Memorial Day, the Bompiani titles
Bompiani publishes two titles at the “Memorial Day” that remembers Holocaust victims.
Like a frog in winter
"That the witness is an unavoidable figure, that we continue to meet as disturbing and we can not make it harmless: He is there to tell us, with its presence alone, that we could, and we could, be reduced to ashes, seen nothing, stripped of fragile cover that comes from our membership identity, cultural, policy."
"Consider if this is a woman / Without hair and unnamed / No more strength to remember / Her eyes empty and her womb cold / Like a frog in winter. "With this stripped Primo Levi, in the famous opening words of If this is a man, It will appeal to readers evoking women stripped of their identity, no longer master of his body, the womb that is by living the relationship with the other. Daniela Padoan collects in this book the testimonies of three women - Liliana Segre, Goti Bauer, Giuliana Tedeschi - survived the women's camp Auschwitz-Birkenau. The author gives the conversations the pace of a shiny, heartfelt storytelling made of references and relationships because, says Giuliana Tedeschi, "Women are mesh, is one if perde, They lose all ". In the historiography of the Nazi extermination women are almost invisible, their presence is superimposed on the male and on this flattens. Ma, as it is written in the Afterword, "Without forgetting for a moment that the goal of the Nazis was clear from the Jewish world, men or women who were, reflect on the peculiarities of the suffering and abuse endured by women, as well as on their way to resist and bear witness, It can serve to widen a little the scope of reflection ".
Writer and essayist, for years dealing with the testimony of the Holocaust and racism. His books: Wacky. A meeting with the Mothers of Plaza de Mayo (Simon and Schuster 2005) and Racism and noismo (2013, by Luigi Luca Cavalli-Sforza). He collaborated with the cultural pages of "Il Manifesto" and "Made Daily".
I am a star
Back in the bookstore a children's book that tells the Holocaust directly, but leaves open the door of hope.
"I resist with courage my voice breaks the silence are still a human being no one can tear down my soul or my willpower I am a star."
Inge Auerbacher, Jewish German, only seven years old when, in 1942, It is interned in the concentration camp of Terezin (Czechoslovakia) and he knows the greatest atrocities in history: the Nazi Holocaust. Complete with photos, drawings, poems and a summary of the most significant historical events, the book is the moving account of that experience, relived through the emotions and fears of a little girl who was witness to one of the blackest pages in the history of humanity.

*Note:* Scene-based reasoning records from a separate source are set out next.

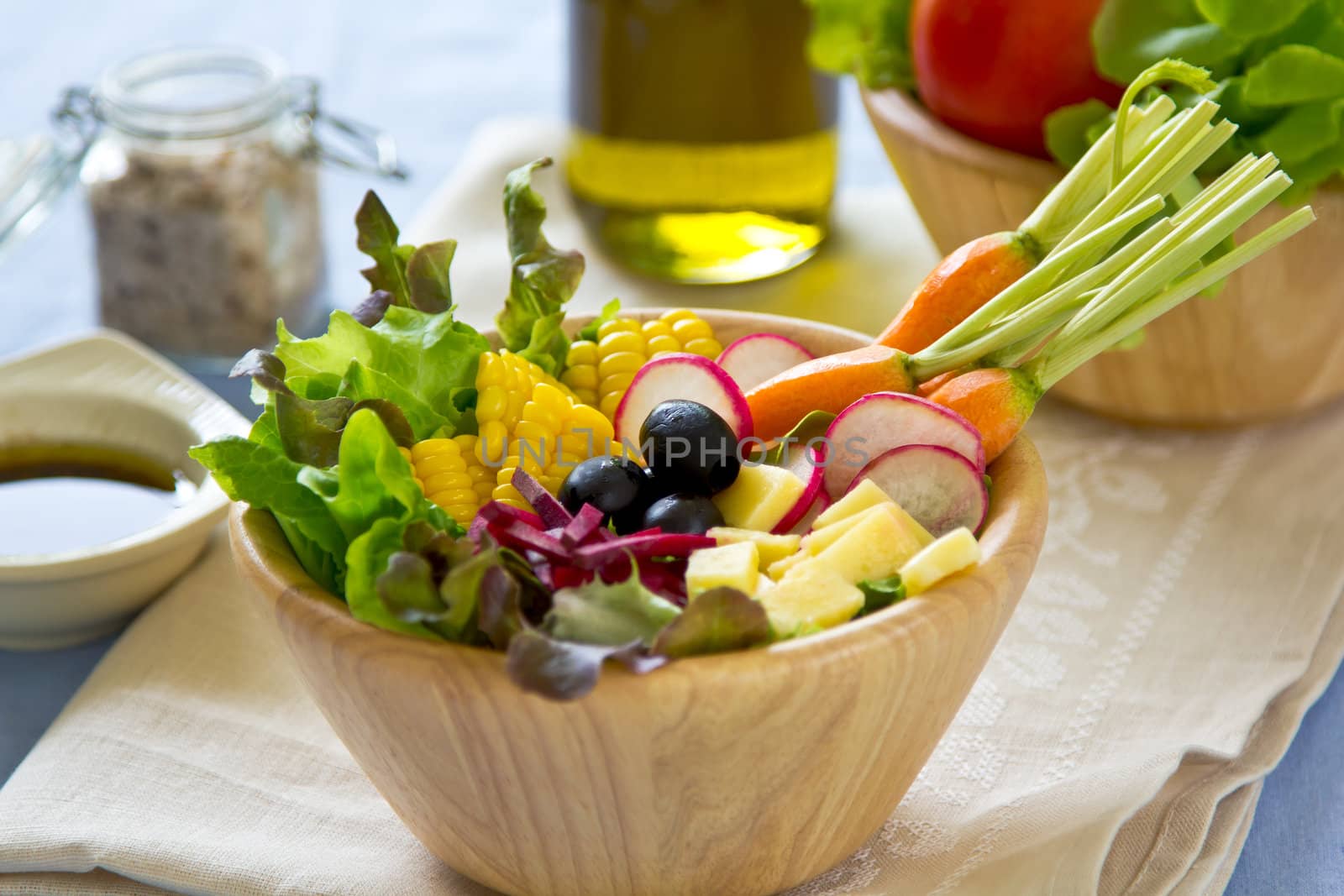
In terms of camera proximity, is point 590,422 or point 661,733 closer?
point 661,733

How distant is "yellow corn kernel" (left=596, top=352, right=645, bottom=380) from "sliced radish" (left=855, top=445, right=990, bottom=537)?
159 millimetres

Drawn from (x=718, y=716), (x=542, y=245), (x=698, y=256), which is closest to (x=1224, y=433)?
(x=698, y=256)

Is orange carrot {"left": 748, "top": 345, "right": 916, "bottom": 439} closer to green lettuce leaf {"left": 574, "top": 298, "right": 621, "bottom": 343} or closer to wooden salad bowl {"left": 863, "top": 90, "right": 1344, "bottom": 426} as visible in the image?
green lettuce leaf {"left": 574, "top": 298, "right": 621, "bottom": 343}

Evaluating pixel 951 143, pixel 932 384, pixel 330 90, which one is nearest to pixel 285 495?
pixel 932 384

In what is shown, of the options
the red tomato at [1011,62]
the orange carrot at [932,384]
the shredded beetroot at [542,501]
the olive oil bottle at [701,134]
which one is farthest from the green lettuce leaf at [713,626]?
the olive oil bottle at [701,134]

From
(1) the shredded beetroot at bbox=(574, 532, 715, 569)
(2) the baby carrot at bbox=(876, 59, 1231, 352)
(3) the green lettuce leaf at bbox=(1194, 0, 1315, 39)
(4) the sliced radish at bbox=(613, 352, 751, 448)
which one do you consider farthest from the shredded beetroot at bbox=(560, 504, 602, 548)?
(3) the green lettuce leaf at bbox=(1194, 0, 1315, 39)

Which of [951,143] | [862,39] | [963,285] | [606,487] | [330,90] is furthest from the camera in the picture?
[330,90]

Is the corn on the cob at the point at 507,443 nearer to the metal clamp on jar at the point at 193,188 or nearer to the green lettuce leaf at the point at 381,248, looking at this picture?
the green lettuce leaf at the point at 381,248

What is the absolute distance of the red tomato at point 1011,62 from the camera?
93 centimetres

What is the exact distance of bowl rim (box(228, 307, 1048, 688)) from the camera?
53cm

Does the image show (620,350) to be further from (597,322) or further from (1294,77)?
(1294,77)

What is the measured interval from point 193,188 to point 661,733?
Result: 74 cm

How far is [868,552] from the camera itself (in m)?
0.58

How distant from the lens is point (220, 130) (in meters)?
1.10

Jewish German, He was imprisoned in the concentration camp of Terezin, in Czech Republic, with fifteen other children. After the liberation of the Red Army on May 8 1945, Inge was lucky to even find his parents. Today he lives in the US, and it is one of the few living witnesses of the horrors perpetrated by the Nazis in concentration camps during World War II. His story is told in the books Beyond the Yellow Star to America and Finding Dr. Schatz.